Алмаз раджи. Собрание сочинений - Стивенсон Роберт Льюис (читать книги онлайн бесплатно полностью без сокращений TXT) 📗
Марионетки оказались на редкость скверными. Они исполнили пьесу под названием «Пирам и Тисба» в пяти чудовищных актах, написанную с начала и до конца александрийским стихом, длиной равным росту исполнителей. Одна марионетка была королем, другая — злым советником, третья — якобы необыкновенная красавица — изображала Тисбу; кроме того, имелись стражники, упрямые отцы и придворные. В течение тех двух-трех актов, которые я высидел, не произошло ничего особенного, но вам будет приятно узнать, что единства соблюдались надлежащим образом и вся пьеса, за одним исключением, развивалась в строгом согласии с классическими правилами. Исключение же составлял комический селянин, тощая марионетка в деревянных башмаках, изъяснявшаяся прозой и на очень сочном диалекте, что весьма нравилось зрителям. Селянин этот позволял себе всякие неконституционные вольности по отношению к особе своего монарха, бил коллег-марионеток деревянным башмаком в зубы и в отсутствие стихоговорящих поклонников принимался сам ухаживать за Тисбой, но в прозе.

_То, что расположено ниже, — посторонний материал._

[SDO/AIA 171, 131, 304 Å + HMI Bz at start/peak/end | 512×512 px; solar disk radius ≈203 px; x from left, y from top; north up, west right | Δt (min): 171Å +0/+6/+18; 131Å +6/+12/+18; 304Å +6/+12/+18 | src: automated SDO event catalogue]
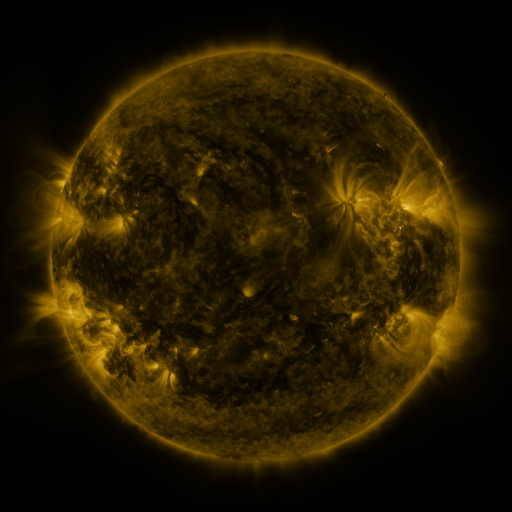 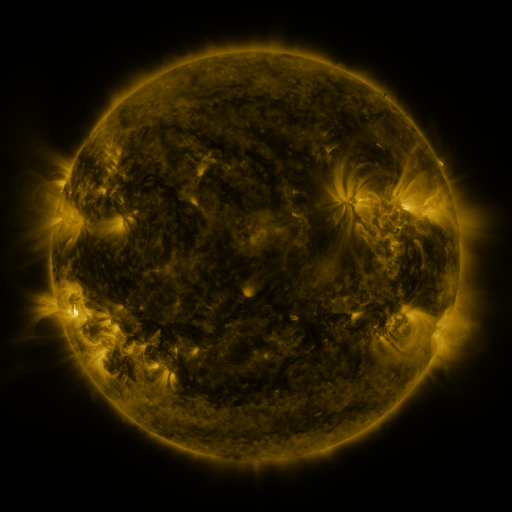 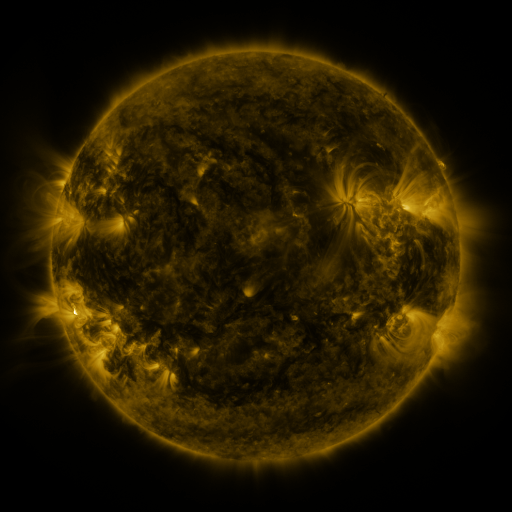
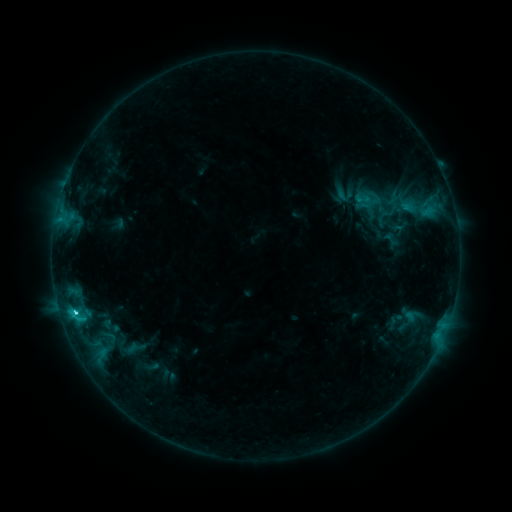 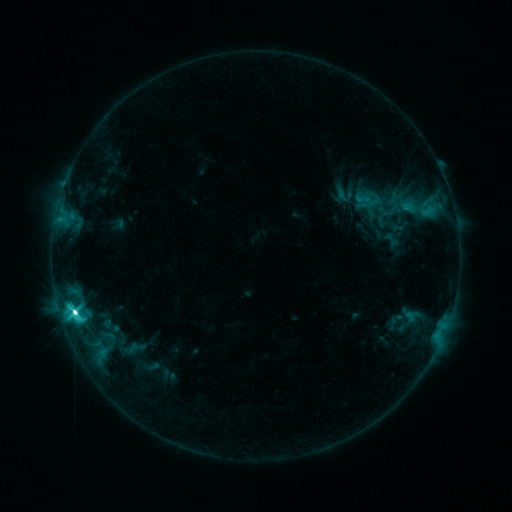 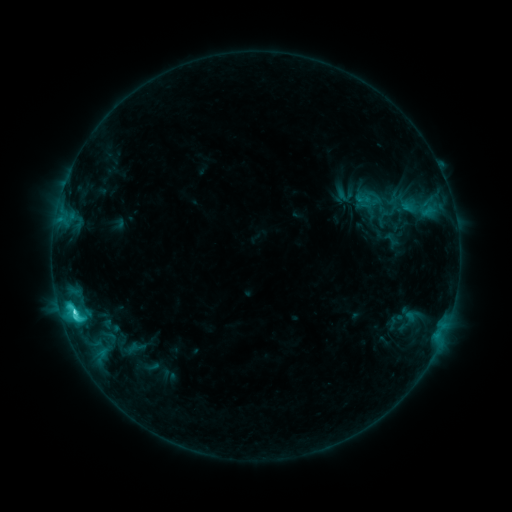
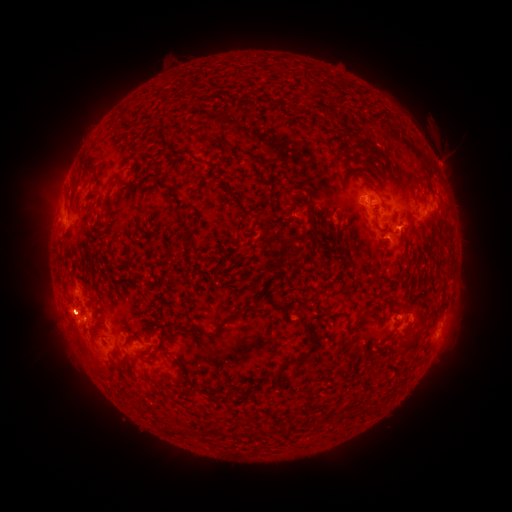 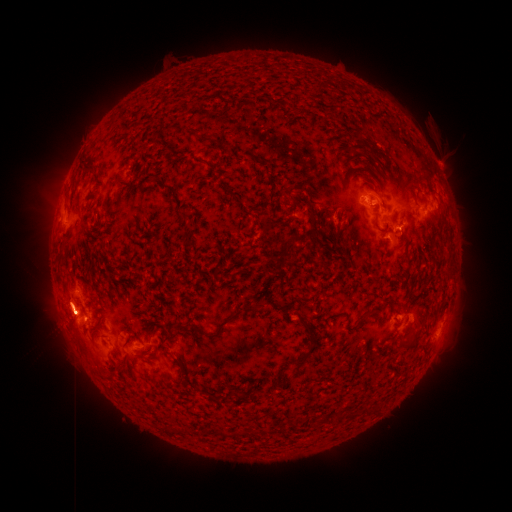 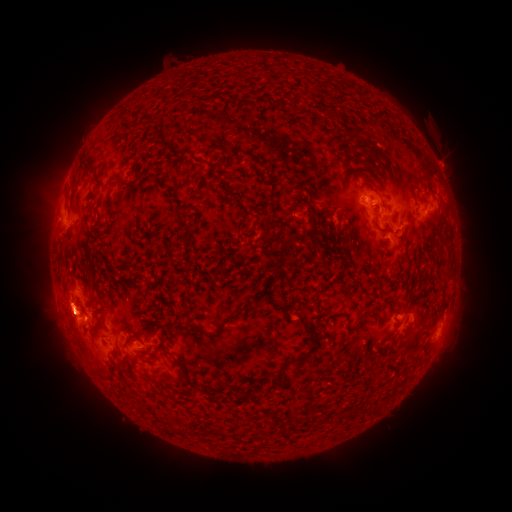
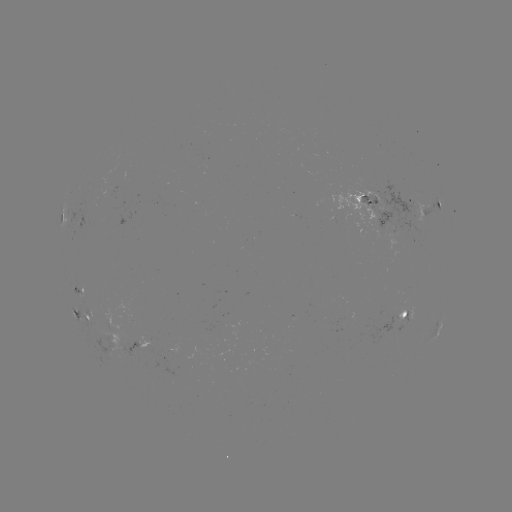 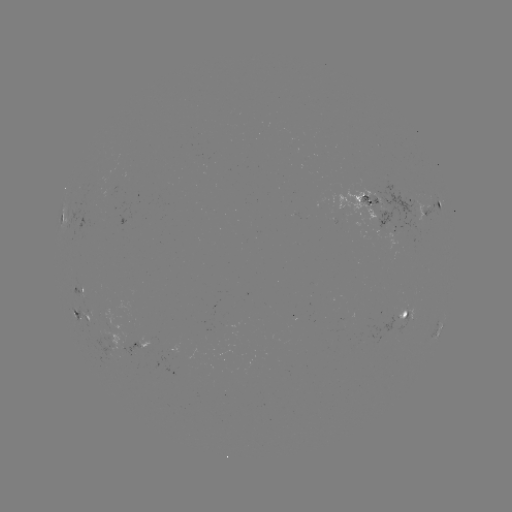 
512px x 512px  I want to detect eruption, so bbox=[6, 272, 134, 389].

Выходки этого персонажа и маленький пролог, в котором хозяин театра произнес юмористическую апологию достоинствам своей труппы, восхваляя актеров за их равнодушие к рукоплесканиям и шиканью, а также за неизменную преданность своему искусству, — только это, казалось бы, и могло за весь вечер вызвать хоть подобие улыбки. Однако жители Преси были, по-видимому, в полном восторге от представления. С другой стороны, если вы платите за право увидеть что-то, это что-то непременно доставит вам удовольствие. Если бы с нас брали по столько-то с головы за созерцание заката или если бы господь посылал сборщика с бубном перед тем, как зацветет шиповник, как громогласно упивались бы мы их красотой! Но глупые люди быстро перестают замечать подобные вещи, как и добрых друзей, и Абстрактный Коммивояжер катит в своей рессорной тележке, не видя ни цветов по сторонам дороги, ни небесных красок у себя над головой.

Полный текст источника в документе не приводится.